Hand-held drills and paintbrushes: begin at the beginning
At Deptford Cinema, the glamorous goings-on of festivals, orchestral concerts and celebrity Q&As are all indebted to the hard graft of volunteers past and present. Many of those involved today played a part in the cinema’s construction and from that a democratic system naturally emerged. Establishing the cinema gave Deptford the creative community space it so desperately needed, so people were more than willing to help out. As a result, the initial group of volunteers broadened out fairly organically with every person happy to contribute in their own way, from website design and keeping an eye on the cashflow to book donations and managing the gallery space. There truly is a something for everyone.
We hold meetings every Sunday at 11am. We realise time constraints and hangovers don’t always mean this is the best of times for everybody! But in addition, Deptford Cinema uses expertly-managed email lists, project management software and social platforms for its volunteers to collaborate online. The minutes of each meeting are easily available online to ensure everyone is as up to date as they can be and participation is as inclusive as possible, with every member able to get involved as much or as little as they want.
Know your audience and get them involved
Very often members of the Deptford Cinema audience return as volunteers.
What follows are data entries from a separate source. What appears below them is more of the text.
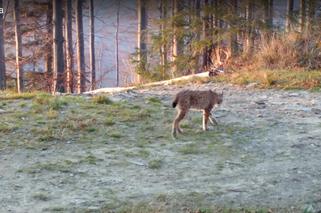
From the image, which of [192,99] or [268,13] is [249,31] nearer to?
[268,13]

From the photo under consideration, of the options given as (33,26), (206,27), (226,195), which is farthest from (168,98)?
(33,26)

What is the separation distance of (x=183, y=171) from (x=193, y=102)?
1.84 meters

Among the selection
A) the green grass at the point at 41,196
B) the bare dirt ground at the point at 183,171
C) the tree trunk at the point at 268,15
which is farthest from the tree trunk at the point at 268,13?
the green grass at the point at 41,196

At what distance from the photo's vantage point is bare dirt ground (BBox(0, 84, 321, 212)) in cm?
527

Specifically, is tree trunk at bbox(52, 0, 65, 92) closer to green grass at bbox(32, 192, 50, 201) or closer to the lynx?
the lynx

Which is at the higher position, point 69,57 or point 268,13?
point 268,13

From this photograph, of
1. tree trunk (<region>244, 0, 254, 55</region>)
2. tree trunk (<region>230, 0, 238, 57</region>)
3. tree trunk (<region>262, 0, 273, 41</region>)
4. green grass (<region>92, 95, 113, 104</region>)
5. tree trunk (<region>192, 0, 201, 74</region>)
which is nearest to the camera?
green grass (<region>92, 95, 113, 104</region>)

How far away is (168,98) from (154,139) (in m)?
3.12

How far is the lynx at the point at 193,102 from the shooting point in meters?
7.82

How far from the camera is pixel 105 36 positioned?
40.1 m

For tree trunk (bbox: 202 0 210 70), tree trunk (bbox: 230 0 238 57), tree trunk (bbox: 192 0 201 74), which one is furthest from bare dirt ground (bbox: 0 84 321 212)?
tree trunk (bbox: 192 0 201 74)

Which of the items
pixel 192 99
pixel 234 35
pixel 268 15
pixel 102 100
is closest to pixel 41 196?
pixel 192 99

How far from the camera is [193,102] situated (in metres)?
7.91

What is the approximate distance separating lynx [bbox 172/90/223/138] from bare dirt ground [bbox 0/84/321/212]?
214mm
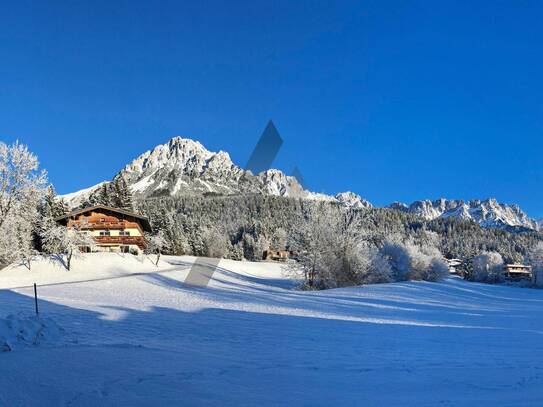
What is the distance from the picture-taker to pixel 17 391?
20.9 ft

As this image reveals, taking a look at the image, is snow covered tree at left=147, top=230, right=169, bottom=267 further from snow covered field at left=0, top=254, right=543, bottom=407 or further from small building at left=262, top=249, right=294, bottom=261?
small building at left=262, top=249, right=294, bottom=261

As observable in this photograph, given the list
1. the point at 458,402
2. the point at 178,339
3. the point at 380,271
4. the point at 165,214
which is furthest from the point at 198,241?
the point at 458,402

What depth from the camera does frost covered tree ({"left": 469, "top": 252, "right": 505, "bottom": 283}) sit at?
306 feet

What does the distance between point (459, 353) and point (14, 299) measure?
20789mm

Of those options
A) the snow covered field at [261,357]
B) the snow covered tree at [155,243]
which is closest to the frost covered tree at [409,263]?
the snow covered field at [261,357]

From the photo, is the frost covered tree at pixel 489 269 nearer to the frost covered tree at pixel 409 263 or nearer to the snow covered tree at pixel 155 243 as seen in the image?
the frost covered tree at pixel 409 263

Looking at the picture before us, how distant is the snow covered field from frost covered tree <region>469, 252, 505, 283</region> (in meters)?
84.1

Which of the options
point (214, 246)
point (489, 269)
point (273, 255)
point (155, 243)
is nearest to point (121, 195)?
point (155, 243)

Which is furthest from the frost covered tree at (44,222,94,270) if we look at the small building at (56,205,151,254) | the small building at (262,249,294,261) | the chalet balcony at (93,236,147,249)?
the small building at (262,249,294,261)

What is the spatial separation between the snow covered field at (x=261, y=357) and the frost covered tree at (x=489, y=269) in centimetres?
8408

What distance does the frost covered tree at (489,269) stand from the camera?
9325 cm

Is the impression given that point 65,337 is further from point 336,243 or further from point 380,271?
point 380,271

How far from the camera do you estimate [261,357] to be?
9930mm

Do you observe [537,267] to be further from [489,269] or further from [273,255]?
[273,255]
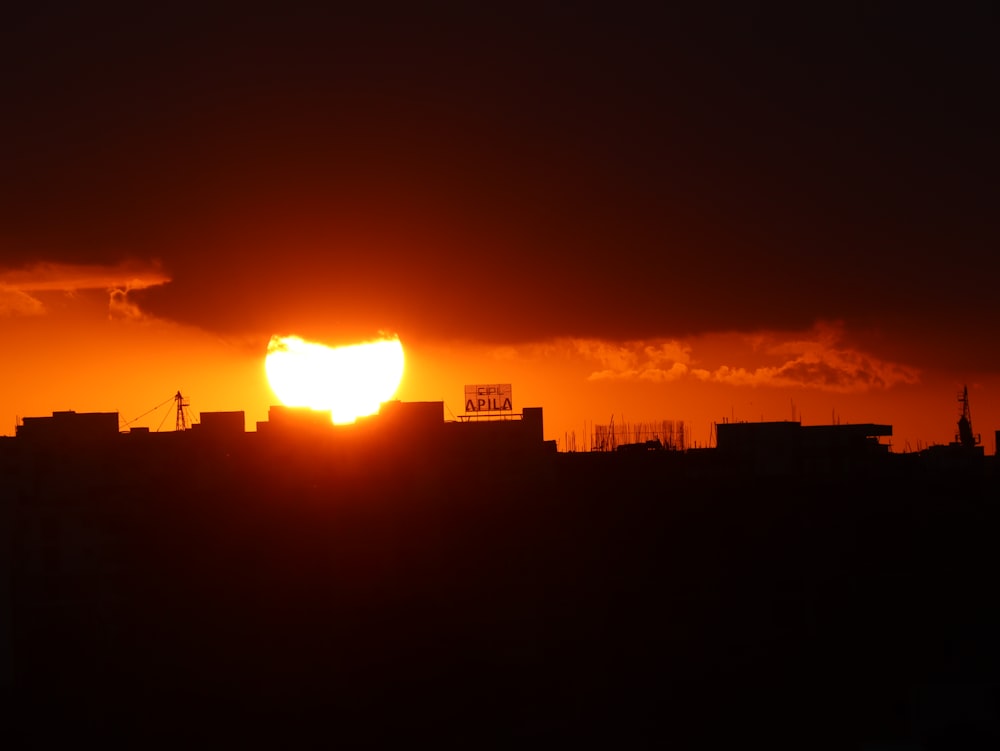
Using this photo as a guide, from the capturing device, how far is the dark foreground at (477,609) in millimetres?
50812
It’s very easy (almost too easy!) to find yourself in discussions with film distributors after being inspired by the movie goldmine that is this fairly inconspicuous corner of South London. Deptford Cinema is not just an exhibition space but a learning tool for aspiring young hopefuls to get a flavour of the film industry. It is simply a delight to discover there is a pre-existing framework ready for you to put on the director retrospective you thought you would never see. And with its space used for other activities including life drawing, art exhibitions and open mic nights, Deptford Cinema has been the genesis of creative futures beyond the film industry.
Deptford Cinema began because Lewisham was one of two London boroughs without a dedicated cinema. Finding an affordable local screening of (for example) an Andrzej Zulawski or Agnès Varda classic was next to impossible (outrageous!) and for that reason we wanted to make our tickets as cheap as possible. Without any wider affiliations or obligations Deptford Cinema has the ability to screen a range and variety of films that might not appear at other London institutions, big or small.
To ensure our audience reflects Lewisham’s demographic, we offer concessionary tickets for students, pensioners and the unemployed. Due to recent financial setbacks, we had to resort to a small ticket price hike to keep the books balanced but despite this slight increase, we remain arguably the most consistently cheap cinema ticket in London. With film licenses taking up most of our budget, occasionally the lofty ideal of a full house for some Nordic noir on a wintery Monday night faces a nasty reality check and makes the cinema a loss. Although our reputation is putting Deptford on the map, we are still an awkward tube/DLR journey away from most centrally London-located film buffs, meaning that our high hopes for box office sales sometimes fall short.
Expect the unexpected
As it was built to support programming over profit, Deptford Cinema has encountered trouble in the past. The cinema nearly faced closure in June 2016 when it couldn’t pay its bills to Lewisham Council. However, community support via a 3,000 strong petition saved it from the brink.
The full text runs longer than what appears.